╭─ 문서 발췌
풀이5: 벡터버전, 사용자정의 손실함수 <- tf.losses.MSE

- 포인트

## 포인트코드: 미리구현되어있는 손실함수 이용 
tf.losses.MSE(y,yhat)

y=y.reshape(N,1)
X.shape,y.shape

(TensorShape([200, 2]), TensorShape([200, 1]))

beta_hat = tf.Variable(tnp.array([-5.0,10.0]).reshape(2,1))
beta_hat

<tf.Variable 'Variable:0' shape=(2, 1) dtype=float64, numpy=
array([[-5.],
       [10.]])>

alpha=0.1

opt = tf.optimizers.SGD(alpha)

tf.keras.losses.MSE?

Signature: tf.keras.losses.MSE(y_true, y_pred)
Docstring:
Computes the mean squared error between labels and predictions.

After computing the squared distance between the inputs, the mean value over
the last dimension is returned.

`loss = mean(square(y_true - y_pred), axis=-1)`

Standalone usage:

>>> y_true = np.random.randint(0, 2, size=(2, 3))
>>> y_pred = np.random.random(size=(2, 3))
>>> loss = tf.keras.losses.mean_squared_error(y_true, y_pred)
>>> assert loss.shape == (2,)
>>> assert np.array_equal(
...     loss.numpy(), np.mean(np.square(y_true - y_pred), axis=-1))

Args:
  y_true: Ground truth values. shape = `[batch_size, d0, .. dN]`.
  y_pred: The predicted values. shape = `[batch_size, d0, .. dN]`.

Returns:
  Mean squared error values. shape = `[batch_size, d0, .. dN-1]`.
File:      ~/anaconda3/envs/stbda2022/lib/python3.10/site-packages/keras/losses.py
Type:      function

tf.keras.losses.MSE(y_true, y_pred)

실제값과 예측값 집어넣어주면 되겠다

tf.keras.losses.MSE(tnp.array([0.0,0.0,0.0]),tnp.array([1.0,2.0,3.0]))
╰─
╭─ 제공된 자료
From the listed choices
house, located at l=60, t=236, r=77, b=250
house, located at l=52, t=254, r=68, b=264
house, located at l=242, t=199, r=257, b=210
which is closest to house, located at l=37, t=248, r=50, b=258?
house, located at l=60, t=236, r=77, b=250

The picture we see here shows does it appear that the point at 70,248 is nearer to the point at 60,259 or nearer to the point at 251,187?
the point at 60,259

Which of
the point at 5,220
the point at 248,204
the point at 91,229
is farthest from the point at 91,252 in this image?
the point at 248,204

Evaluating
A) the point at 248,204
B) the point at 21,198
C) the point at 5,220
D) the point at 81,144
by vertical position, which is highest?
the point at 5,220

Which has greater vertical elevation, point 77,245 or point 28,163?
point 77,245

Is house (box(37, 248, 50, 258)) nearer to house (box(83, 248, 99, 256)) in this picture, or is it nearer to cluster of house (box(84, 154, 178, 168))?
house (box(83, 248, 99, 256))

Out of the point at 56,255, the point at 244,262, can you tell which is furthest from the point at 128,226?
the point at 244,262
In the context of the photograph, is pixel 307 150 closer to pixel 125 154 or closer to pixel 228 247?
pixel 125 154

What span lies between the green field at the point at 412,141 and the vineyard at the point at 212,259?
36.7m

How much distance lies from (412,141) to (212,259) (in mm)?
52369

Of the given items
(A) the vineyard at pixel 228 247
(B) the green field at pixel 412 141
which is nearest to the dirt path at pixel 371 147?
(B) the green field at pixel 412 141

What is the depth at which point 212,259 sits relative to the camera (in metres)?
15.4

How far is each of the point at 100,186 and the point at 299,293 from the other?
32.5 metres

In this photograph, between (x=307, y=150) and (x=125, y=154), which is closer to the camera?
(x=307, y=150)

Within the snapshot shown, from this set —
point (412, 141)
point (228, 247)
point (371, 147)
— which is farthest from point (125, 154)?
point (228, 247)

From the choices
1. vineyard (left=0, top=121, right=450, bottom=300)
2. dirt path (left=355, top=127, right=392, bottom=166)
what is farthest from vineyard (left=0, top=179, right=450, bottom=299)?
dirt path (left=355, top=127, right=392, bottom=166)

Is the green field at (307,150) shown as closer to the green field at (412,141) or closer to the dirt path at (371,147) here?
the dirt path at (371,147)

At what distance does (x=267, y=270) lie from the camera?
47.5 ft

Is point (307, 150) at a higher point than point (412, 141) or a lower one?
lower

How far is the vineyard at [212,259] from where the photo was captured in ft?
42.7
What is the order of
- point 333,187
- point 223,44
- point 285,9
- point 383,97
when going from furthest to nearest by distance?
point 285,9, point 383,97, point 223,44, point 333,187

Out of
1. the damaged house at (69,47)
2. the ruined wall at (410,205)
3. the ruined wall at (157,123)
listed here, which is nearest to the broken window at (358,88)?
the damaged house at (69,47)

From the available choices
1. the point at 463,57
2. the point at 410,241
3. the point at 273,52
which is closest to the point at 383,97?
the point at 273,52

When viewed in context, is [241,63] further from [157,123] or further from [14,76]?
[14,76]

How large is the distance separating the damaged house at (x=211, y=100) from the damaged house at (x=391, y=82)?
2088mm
╰─
해야 할 일:
1. 문서 발췌에서 학습률 alpha는 얼마로 설정되어 있나요?
2. 목록에서 "At what distance"이 들어 있는 줄부터 목록의 마지막 줄까지, 양 끝 줄을 포함해 그대로 추출해 줄 수 있나요?

과제별 답:
1. 0.1

2.
At what distance does (x=267, y=270) lie from the camera?
47.5 ft

Is point (307, 150) at a higher point than point (412, 141) or a lower one?
lower

How far is the vineyard at [212,259] from where the photo was captured in ft?
42.7
What is the order of
- point 333,187
- point 223,44
- point 285,9
- point 383,97
when going from furthest to nearest by distance?
point 285,9, point 383,97, point 223,44, point 333,187

Out of
1. the damaged house at (69,47)
2. the ruined wall at (410,205)
3. the ruined wall at (157,123)
listed here, which is nearest to the broken window at (358,88)?
the damaged house at (69,47)

From the available choices
1. the point at 463,57
2. the point at 410,241
3. the point at 273,52
which is closest to the point at 383,97?
the point at 273,52

When viewed in context, is [241,63] further from [157,123] or further from [14,76]?
[14,76]

How large is the distance separating the damaged house at (x=211, y=100) from the damaged house at (x=391, y=82)?
2088mm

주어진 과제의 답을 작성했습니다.